• Exercise objective:
Copy each line of the records that holds the string "slightly".

[[ Provided records open ]]

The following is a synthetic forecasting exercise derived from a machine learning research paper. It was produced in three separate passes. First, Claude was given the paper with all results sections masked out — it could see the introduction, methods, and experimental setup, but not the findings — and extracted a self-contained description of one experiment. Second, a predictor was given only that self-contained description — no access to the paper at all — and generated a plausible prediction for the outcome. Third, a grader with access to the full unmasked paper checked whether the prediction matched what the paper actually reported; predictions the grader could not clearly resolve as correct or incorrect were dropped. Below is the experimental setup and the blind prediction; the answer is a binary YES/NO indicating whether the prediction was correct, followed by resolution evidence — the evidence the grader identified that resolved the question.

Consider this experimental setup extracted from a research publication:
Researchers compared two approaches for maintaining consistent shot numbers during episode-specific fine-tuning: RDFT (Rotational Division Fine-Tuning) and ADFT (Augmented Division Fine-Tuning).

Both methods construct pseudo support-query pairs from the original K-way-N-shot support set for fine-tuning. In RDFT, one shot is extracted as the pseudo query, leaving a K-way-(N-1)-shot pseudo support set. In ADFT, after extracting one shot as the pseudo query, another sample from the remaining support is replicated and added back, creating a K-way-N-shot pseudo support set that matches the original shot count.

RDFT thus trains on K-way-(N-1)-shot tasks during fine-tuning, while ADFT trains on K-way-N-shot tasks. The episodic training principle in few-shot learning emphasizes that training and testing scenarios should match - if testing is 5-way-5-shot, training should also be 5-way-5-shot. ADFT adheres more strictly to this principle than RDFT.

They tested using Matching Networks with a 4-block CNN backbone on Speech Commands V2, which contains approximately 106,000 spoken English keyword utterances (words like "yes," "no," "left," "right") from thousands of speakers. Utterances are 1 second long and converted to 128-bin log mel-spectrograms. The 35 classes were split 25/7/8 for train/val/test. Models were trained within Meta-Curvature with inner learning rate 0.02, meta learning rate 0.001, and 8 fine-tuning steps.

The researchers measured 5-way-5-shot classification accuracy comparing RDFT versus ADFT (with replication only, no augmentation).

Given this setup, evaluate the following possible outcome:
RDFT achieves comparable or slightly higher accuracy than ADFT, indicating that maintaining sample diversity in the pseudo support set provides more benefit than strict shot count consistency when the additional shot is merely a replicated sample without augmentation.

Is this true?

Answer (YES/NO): NO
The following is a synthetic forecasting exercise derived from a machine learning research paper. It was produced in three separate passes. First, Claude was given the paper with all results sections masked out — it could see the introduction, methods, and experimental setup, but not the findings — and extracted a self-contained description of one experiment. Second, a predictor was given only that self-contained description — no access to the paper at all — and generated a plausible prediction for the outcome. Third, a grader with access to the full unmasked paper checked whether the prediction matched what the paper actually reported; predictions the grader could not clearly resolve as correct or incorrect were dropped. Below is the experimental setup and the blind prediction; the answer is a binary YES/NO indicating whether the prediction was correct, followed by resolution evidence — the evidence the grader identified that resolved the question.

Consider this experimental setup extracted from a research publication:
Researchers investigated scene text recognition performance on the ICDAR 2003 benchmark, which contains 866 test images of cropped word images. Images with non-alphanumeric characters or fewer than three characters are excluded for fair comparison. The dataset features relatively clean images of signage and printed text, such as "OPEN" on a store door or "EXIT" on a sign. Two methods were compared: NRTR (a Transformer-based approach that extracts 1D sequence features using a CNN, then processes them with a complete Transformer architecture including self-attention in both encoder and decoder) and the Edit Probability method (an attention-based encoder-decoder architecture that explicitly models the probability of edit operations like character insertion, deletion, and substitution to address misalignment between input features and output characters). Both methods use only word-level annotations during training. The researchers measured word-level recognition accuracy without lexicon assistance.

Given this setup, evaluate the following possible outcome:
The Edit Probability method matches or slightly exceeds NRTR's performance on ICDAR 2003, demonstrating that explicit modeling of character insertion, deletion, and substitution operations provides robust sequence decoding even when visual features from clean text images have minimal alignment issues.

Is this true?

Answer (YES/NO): NO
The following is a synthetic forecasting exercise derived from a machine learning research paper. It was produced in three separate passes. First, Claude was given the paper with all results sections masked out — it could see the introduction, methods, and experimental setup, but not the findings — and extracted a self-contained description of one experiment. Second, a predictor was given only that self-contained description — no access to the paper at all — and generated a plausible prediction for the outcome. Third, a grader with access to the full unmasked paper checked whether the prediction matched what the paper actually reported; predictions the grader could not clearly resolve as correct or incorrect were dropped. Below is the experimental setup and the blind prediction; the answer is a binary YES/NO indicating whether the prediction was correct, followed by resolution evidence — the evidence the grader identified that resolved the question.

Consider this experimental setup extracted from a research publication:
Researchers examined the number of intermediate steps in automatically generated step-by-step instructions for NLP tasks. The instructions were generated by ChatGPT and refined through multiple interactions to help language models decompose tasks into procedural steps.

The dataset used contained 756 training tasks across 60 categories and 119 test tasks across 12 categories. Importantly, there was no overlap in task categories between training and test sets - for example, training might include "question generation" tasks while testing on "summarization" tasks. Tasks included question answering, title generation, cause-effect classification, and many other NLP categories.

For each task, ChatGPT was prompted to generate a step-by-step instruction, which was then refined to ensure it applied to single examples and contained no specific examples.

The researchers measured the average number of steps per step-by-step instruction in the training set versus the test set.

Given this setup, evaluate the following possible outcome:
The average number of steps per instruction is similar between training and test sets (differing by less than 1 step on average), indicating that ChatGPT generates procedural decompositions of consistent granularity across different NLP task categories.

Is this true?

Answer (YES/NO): YES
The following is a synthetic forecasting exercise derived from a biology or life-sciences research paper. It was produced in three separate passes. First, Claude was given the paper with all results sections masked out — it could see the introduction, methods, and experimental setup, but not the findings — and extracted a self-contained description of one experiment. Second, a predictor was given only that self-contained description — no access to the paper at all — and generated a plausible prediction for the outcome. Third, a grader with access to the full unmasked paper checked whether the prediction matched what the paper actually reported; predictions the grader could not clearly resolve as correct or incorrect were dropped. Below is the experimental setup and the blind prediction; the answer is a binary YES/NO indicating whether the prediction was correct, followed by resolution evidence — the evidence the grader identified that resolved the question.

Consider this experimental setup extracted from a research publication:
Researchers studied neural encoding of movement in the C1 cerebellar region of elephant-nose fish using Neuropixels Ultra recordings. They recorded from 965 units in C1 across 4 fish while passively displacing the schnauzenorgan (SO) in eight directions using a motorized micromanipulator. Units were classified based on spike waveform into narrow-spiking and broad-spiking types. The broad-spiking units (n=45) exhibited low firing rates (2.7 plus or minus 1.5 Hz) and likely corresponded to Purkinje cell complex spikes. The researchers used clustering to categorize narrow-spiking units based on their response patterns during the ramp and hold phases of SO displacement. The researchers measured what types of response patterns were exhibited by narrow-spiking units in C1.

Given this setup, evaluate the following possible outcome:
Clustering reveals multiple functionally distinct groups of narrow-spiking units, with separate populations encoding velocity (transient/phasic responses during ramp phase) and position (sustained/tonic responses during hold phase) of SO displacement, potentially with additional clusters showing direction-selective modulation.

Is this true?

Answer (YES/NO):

[[ Provided records closed ]]

• Result for this task:
RDFT achieves comparable or slightly higher accuracy than ADFT, indicating that maintaining sample diversity in the pseudo support set provides more benefit than strict shot count consistency when the additional shot is merely a replicated sample without augmentation.
The Edit Probability method matches or slightly exceeds NRTR's performance on ICDAR 2003, demonstrating that explicit modeling of character insertion, deletion, and substitution operations provides robust sequence decoding even when visual features from clean text images have minimal alignment issues.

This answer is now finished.